La seule garantie dont j'ai besoin est qu'il n'y aura pas d'arme nucléaire. Ils ont accepté cela, et c'était très intéressant.
Trump a également lié un accord potentiel à un soulagement économique intérieur, déclarant que les prix de l'essence « chuteraient fortement » une fois un accord conclu.
Les contre-exigences de l'Iran
Téhéran a contesté les caractérisations de Trump, les médias iraniens réfutant ses affirmations selon lesquelles leur uranium enrichi aurait été détruit. L'Iran a insisté sur la libération de 12 milliards de dollars d'avoirs gelés avant d'entamer des discussions substantielles sur son programme nucléaire. De plus, Téhéran exige que le Liban soit inclus dans tout accord pour mettre fin à la guerre, suite à ce que Beyrouth a décrit comme une « politique de la terre brûlée » israélienne dans son conflit avec le mouvement pro-iranien Hezbollah. Samedi, le quartier général central de Khatam al-Anbiya en Iran a réaffirmé son contrôle sur le détroit d'Ormuz, avertissant que les navires étrangers seraient ciblés s'ils ne se conformaient pas aux règlements de passage.

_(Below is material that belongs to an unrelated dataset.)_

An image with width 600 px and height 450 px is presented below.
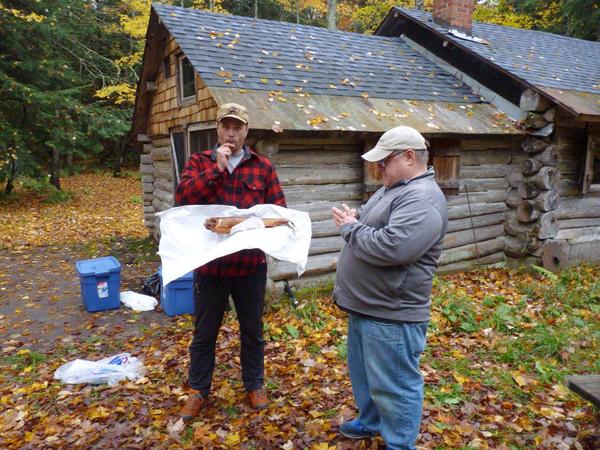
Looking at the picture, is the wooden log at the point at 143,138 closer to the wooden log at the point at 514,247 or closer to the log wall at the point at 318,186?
the log wall at the point at 318,186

Posture militaire et escalade régionale
Le secrétaire à la Défense Pete Hegseth a déclaré samedi lors d'un sommet sur la sécurité à Singapour que les États-Unis sont « plus que capables » de reprendre la guerre contre l'Iran si les négociations échouent. Le conflit a commencé le 28 février lorsque les États-Unis et Israël ont lancé des attaques contre l'Iran. Pendant ce temps, l'armée israélienne a annoncé dimanche que son offensive contre le Hezbollah au Liban « s'étend à d'autres zones », les forces israéliennes ayant capturé la forteresse de Beaufort. Le fragile cessez-le-feu unilatéral décrété par Trump a été mis à l'épreuve par des attaques limitées répétées autour d'Ormuz et du golfe Persique.
Nous sommes plus que capables de nous battre à nouveau si nécessaire.